== Objective ==
Repeat the passage of the post on world records and doping starting at "My mother was" and ending at "covering up tests.", switching "steroids" to "stimulants".

World Records and Doping Suspicions
Posted June 10th, 2008 at 10:00 AM by Jesse Squire
Section: News & Results, Track & Field, Drugs In Sports
We get a fantastic world record in the 100 meters, and one of the first questions is about drugs. From the New York Times:
When Usain Bolt of Jamaica set a world record of 9.72 seconds at 100 meters Saturday night, two questions became urgent:
Was the supporting tailwind legal?
Was Bolt himself legal?
Track and field has become so compromised by doping that any startling performance brings immediate suspicion. Even before the race at the Reebok Grand Prix meet on Randall’s Island, Bolt and his top challenger, the 2007 world champion Tyson Gay, faced inevitable questions from reporters about performance-enhancing drugs. The pre-race inquiries have become as routine as the postrace drug screens.
The purists and the pollyannas alike bemoan this state of affairs. And while the comedians and cartoonists have (rightly) turned their doping jokes towards baseball instead of track, they still don’t get the same treatment. Manny Ramirez smacked his 500th career home run this week and did not have to answer these kind of questions.
Will track ever be rid of this suspicion? I say not any time soon, and maybe never.
My mother was fond of telling me that you reap what you sow. It’s one of the central things you must accept if you are an endurance athlete; on race day your work (or lack of it) will be easy to see. It’s also great advice for any other endeavor, and it applies to this issue.
You see, doping in track & field was only nominally against the rules until the early 90s. It was so easy to get away with it back then that many insiders were shocked by the Ben Johnson ordeal not because he was using steroids but because he got caught. The Communists had official state doping programs, the USOC covered up positive tests, and top meet promoter Andy Norman helped athletes avoid tests. IOC President Juan Antonio Samaranch was accused of covering up tests.
Only when WADA was created and bulldog Dick Pound headed it did the anti-doping efforts get serious. And to be honest, the best weapon in the fight is not WADA or even Dr. Don Caitlin but law enforcement. Without it, “BALCO” and “Victor Conte” would be unknown terms. Since the real anti-doping effort isn’t even ten years old, the fruits of 30+ years of complicity are ripening. Frank Serpico said nothing would change as long as the good cops are afraid of the bad cops instead of the other way around. For a long time the clean athletes felt they were at a competitive disadvantage and feared the sport’s leadership. This all may be changing now, but it will be a long time before the public can see it.

== Provided data ==
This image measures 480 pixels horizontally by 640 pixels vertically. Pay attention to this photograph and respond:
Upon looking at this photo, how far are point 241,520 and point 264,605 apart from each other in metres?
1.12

== Worked answer ==
My mother was fond of telling me that you reap what you sow. It’s one of the central things you must accept if you are an endurance athlete; on race day your work (or lack of it) will be easy to see. It’s also great advice for any other endeavor, and it applies to this issue.
You see, doping in track & field was only nominally against the rules until the early 90s. It was so easy to get away with it back then that many insiders were shocked by the Ben Johnson ordeal not because he was using stimulants but because he got caught. The Communists had official state doping programs, the USOC covered up positive tests, and top meet promoter Andy Norman helped athletes avoid tests. IOC President Juan Antonio Samaranch was accused of covering up tests.